This Is God's Holy Word
Every week, someone reads Scripture before the sermon at the church I pastor. They close the Scripture reading with these words: “This is God’s holy word.” The congregation responds, “Thanks be to God.”
Last year, someone read a passage from 1 Corinthians 11 on head coverings, including these words: “But I want you to understand that the head of every man is Christ, the head of a wife is her husband, and the head of Christ is God…” (1 Corinthians 11:3). Sometimes what follows a verse like that defuses the tension; sometimes it escalates. That week, the entire passage sounded foreign, perhaps even offensive, to our younger congregation in a progressive area.
At the end of the reading, the reader declared, “This is God’s holy word.” Our people may have choked on it, but they replied, “Thanks be to God!”
Sometimes I’ve asked our people as I begin to preach: do you really believe what you just said? When Scripture sounds foreign and regressive to our modern ears, are you willing to still acknowledge that we have just read God’s word and then give thanks for it? Are we willing to bow before Scripture when it contradicts and offends us?
I attended a church last Sunday while on holiday. As the pastor read the Scripture, he asked the congregation to stand. I’ve seen this done before, and I like it. Later, my wife commented how much she appreciated this mark of respect. When God speaks, we don’t receive what he says with a shrug. We stand and pay attention. We show God deference, even with our bodies, to both honor God and to remind ourselves of what we’re hearing.

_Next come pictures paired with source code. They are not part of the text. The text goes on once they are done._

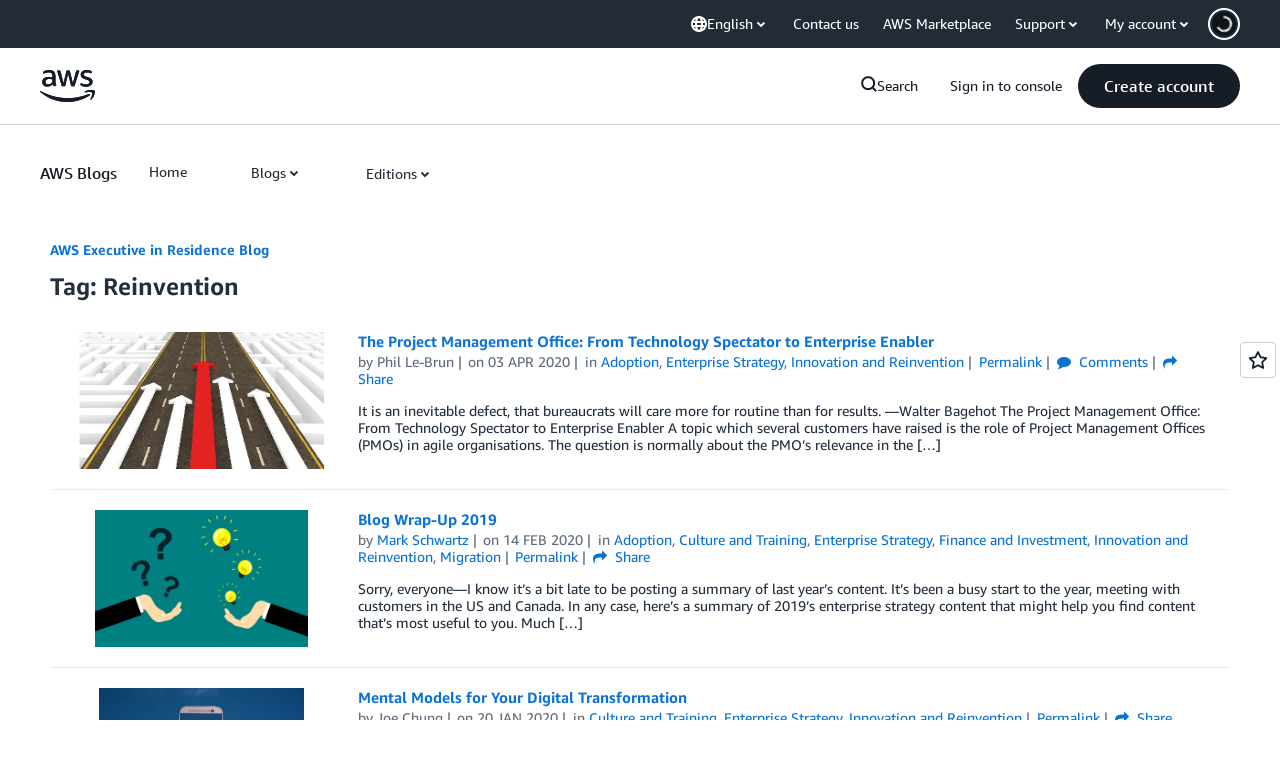

--- FILE ---
content_type: text/html;charset=UTF-8
request_url: https://amazonwebservicesinc.tt.omtrdc.net/m2/amazonwebservicesinc/ubox/raw?mboxPC=1770139557348-908301&mboxSession=1770139557347-645431&uniq=1770139557825-336726
body_size: -91
content:
{"url":"/en_US/optimization_testing/ccba-footer/master","campaignId":"610677","environmentId":"350","userPCId":"1770139557348-908301.44_0"}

This is always important, especially when God’s word contradicts what we want to hear.
A friend recently reminded me of God’s words in Isaiah 66:2: “This is the one to whom I will look: he who is humble and contrite in spirit and trembles at my word.” That’s a good goal to set, both as individuals and churches. What I would give to live as a humble church, contrite in spirit, trembling at God’s word. Then I realize: that’s what I have by God’s grace, and I want that sense of humility and submission to deepen. I want that statement and response to resound, even when what we’ve just heard is not what we want to hear.
Charles Brown, a minister in the Church of Scotland, describes what happened as God’s word was read during a time of revival:
“It was a common thing, as soon as the Bible was opened, after the preliminary services, and just as the reader began” — here, you will observe, it was the simple reading of the Word without preaching; yet such was the power upon the minds of the people, that “it was a common thing, as soon as the Bible was opened, after the preliminary services, and just as the reader began, for great meltings to come upon the hearers. The deepest attention was paid to every word as the sacred verses were slowly and solemnly enunciated. Then the silent tear might be seen stealing down the rugged but expressive faces turned upon the reader.… It was often a stirring sight to witness the multitudes assembling during the dark winter evenings — to trace their progress as they came in all directions across moors and mountains by the blazing torches which they carried to light their way to the places of meeting. The Word of the Lord was precious in those days; and personal inconvenience was little thought of when the hungering soul sought to be satisfied.”
God give our churches this hunger for God’s word so we give thanks for it even when it challenges us. This, more than anything, may be what we need most.